4skinSkywalker / Anti-Porn-HOSTS-File

Hosts file for "blocking" porn sites
MIT License
149 stars 63 forks source link

Potential improvements #77

Closed AndhikaWB closed 1 year ago

AndhikaWB commented 1 year ago

While this is a great project and I really appreciate it, this project is not really maintainable. As a user, currently you can only add new sites based on the compiled (final) hosts file. I think it can be improved in many ways, such as:

  1. Add sources list Where do you get all the filter? How to differentiate it from manually added filter (from PRs)? There should be clear distinction (e.g. separate filter files/sources) so people can suggest new filter sources without adding sites list manually (if it's already included in other source that is currently not used in this project), potentially keeping it always up to date.
  2. Whitelist based on category Whitelist should not be enforced to everyone. For example, some people may not use torrent sites to look at porn, but some other does. The same applies to image sharing services and social medias. There should be separate and unified hosts file based on all these categories (e.g. torrent sites, image sharing services, video sharing services, social medias).
  3. Automation script If (1) and (2) are already achieved, this project can be automated so it's easier to maintain and customize. I think most of the porn/ad filter out there are already automated (e.g. StevenBlack). With automation script, it's also possible to continue other project that is currently dead (e.g. Energized Porn) and automate it on our own without relying from them.

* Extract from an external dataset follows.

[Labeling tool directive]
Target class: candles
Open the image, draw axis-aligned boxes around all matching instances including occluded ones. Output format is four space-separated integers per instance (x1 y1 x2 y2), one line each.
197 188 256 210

I can help with some of these but I'm currently focusing on my final year of college (maybe I can in the next 4-5 months). Just sharing my thoughts early.

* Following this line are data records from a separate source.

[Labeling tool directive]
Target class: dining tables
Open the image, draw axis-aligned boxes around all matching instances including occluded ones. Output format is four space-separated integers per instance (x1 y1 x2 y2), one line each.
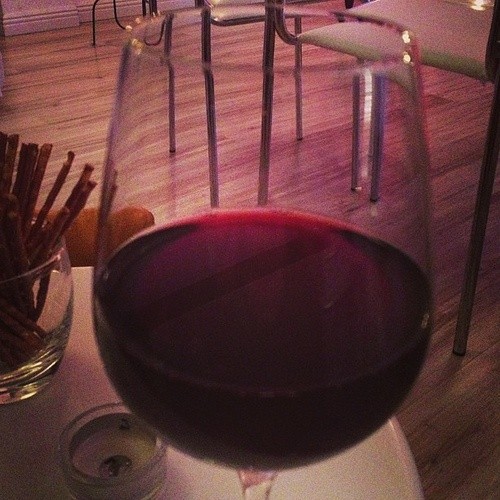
1 266 423 500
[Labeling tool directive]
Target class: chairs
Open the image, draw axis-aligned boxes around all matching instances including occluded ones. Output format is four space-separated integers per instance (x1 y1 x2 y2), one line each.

4skinSkywalker commented 1 year ago
  1. They are pretty much all from PRs or my own algorithmic ideas (e.g. starting from one porn index make a breadth first search and jump from link to link);
  2. I hate both porn and ads, so I mostly work on them and I think you are right about that and I should differentiate those with an automated machine learning script that's capable of distinguish between the two (I cannot afford the time of doing it by hand);
  3. I don't rely on any of the sources you have mentioned, what I can do is to classify a really big dataset of porn vs non-porn sites with similar layouts and train a machine learning model to distinguish between the two and run an automatic mega-search bot that uses breath first search from various points on the Internet of Porns and recursively analyzes links of sites and put new matches into the file.